The name Fred Krueger was dictated to the director by childhood memories: a bully with this name often tormented young Craven. The appearance, instead, given by the red-green striped sweater, was suggested by the look of a real vagrant.

A Nightmare on Elm Street represents the first activity of the newborn New Line Cinema, later a famous horror film production company.

The choice of red and green stripes for Freddy’s sweater is due to the fact that the two colors create a very disturbing chromatic discord from a perceptual point of view.

“The boogeyman is not dead, he has claws like a crow, his voice is scary, grab the cross right away. Open your eyes, stay awake, don’t sleep tonight…”

While during the film he says:

“The boogeyman, the dead man, has claws like a crow, his voice is scary, grab the cross right away…”

Among the more than 200 actresses who auditioned for the role of protagonist Nancy were:
Jennifer Grey
Demi Moore
Courtney Cox
Tracey Gold

Robert Englund cut himself while trying on Freddy’s glove for the first time.

The film narrowly saved New Line Cinema from bankruptcy, and was jokingly dubbed “The house that Freddy built”.

The film required over 500 gallons of fake blood.

Robert Englund’s makeup required three hours per session.

Wes Craven got the basic idea for the film by reading a series of articles in the Los Angeles Times that unfolded over three years about a group of Southeast Asian refugees from the Hmong tribe, many of whom died from the convulsions of horrible nightmares. The group reached the United States escaping the homicidal dictatorship of Pol Pot, and not even a year after their arrival, three of them died in almost identical situations – the youngest and healthiest among them had nightmares after which he refused to sleep for as long as possible. When he collapsed from exhaustion due to prolonged sleep deprivation, he woke up screaming, only to die shortly after. The autopsy results did not report heart attacks, poisonings, or other anomalies. They simply went out abruptly. It was the inability to trace the cause of death that intrigued Craven very much. Since then, medical authorities have called the phenomenon Asian Death Syndrome, a variant of the Sudden Unexpected Death Syndrome and Brugada Syndrome.

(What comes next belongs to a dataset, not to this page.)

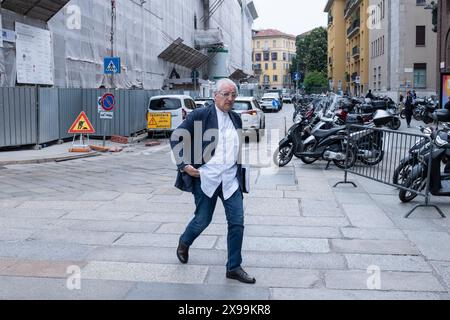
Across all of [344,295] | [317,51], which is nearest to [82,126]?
[344,295]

All the shots of the boiler room took place in the basement of the Lincoln Heights prison in Los Angeles, condemned for asbestos pollution shortly after the end of filming.

The idea of the glove was Craven’s, who wanted to give the villain an exclusive, hitherto unseen weapon that could be manufactured cheaply and was not difficult to use or transport. At the time, he was studying the primary fears rooted in the collective subconscious of all races and cultures, and discovered that one of these was the attack of animals with claws. At that very moment, he saw the cat show him the claws and the two aspects merged offering him the idea, although in the script the blades were fishing knives, not vegetable knives.